"Drink before you are thirsty" is bad advice for athletes. Over-hydration is caused by drinking too much fluid. While not as common as dehydration, over-hydration is more common than most think and can be more dangerous than dehydration. Too much water results in low blood sodium, also known as hyponatremia. According to a study by TD Noakes in the December 2005 Proceedings of the National Academy of Science, of 2,135 athletes competing in endurance events, 11 percent were heavier at the end of the event than at the start. One in in four of those had low blood sodium and half of those had symptoms of hyponatremia.
Things You'll Need
- Digital bathroom scale
- Exercise diary
Weigh yourself in the morning, before breakfast and drinking any fluids, on the day of a long training or a competition. Record the results in an exercise diary. The goal is to have a history of pre-event body weights as a basis for comparison.
Drink to satisfy thirst during the event. Don't pre-load and don't force yourself to drink beyond your thirst. Athletes drinking to satisfy thirst will typically replace 75 percent of the fluids they're losing during the event. Full replacement comes after the event is over. Performance is not usually impaired until weight loss exceeds two percent of starting weight.

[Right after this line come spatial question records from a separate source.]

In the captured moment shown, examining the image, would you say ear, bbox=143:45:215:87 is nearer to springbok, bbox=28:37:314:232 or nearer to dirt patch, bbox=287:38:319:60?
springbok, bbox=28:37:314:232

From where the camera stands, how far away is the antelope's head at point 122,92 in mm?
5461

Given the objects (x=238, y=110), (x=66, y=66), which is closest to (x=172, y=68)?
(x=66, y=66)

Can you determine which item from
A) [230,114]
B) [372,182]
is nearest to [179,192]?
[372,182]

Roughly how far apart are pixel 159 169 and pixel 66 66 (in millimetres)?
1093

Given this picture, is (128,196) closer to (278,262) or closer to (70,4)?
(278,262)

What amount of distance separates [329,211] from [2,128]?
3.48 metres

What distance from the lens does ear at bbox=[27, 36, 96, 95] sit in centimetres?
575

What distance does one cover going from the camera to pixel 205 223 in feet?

Know the danger signs of low blood sodium. Be on the lookout for one or more of the following: headache, nausea, dizziness, confusion, agitation, vomiting, trouble breathing, coma and epilepsy-like seizures. Low blood sodium can lead to death.
Weigh yourself after the training or competition. The International Marathon Medical Directors Association recommends that marathon runners who experience before-to-after weight gain consider immediate medical consultation, especially if one or more hyponatremia symptoms are present. Hyponatremia is treatable if managed promptly with oral or IV saline and medical care.
Avoid the post-event over-hydration trap. Exercise can trigger a condition called the "syndrome of inappropriate antidiuretic hormone secretion," or SIADH. Urine production shuts off even if the person is over-hydrated. SIADH usually lasts only as long as one is exercising, but for some people it can persist for hours after. Believing they're dehydrated because they're not producing urine, they force themselves to drink more. Again, a simple body weight check can help prevent this mistake.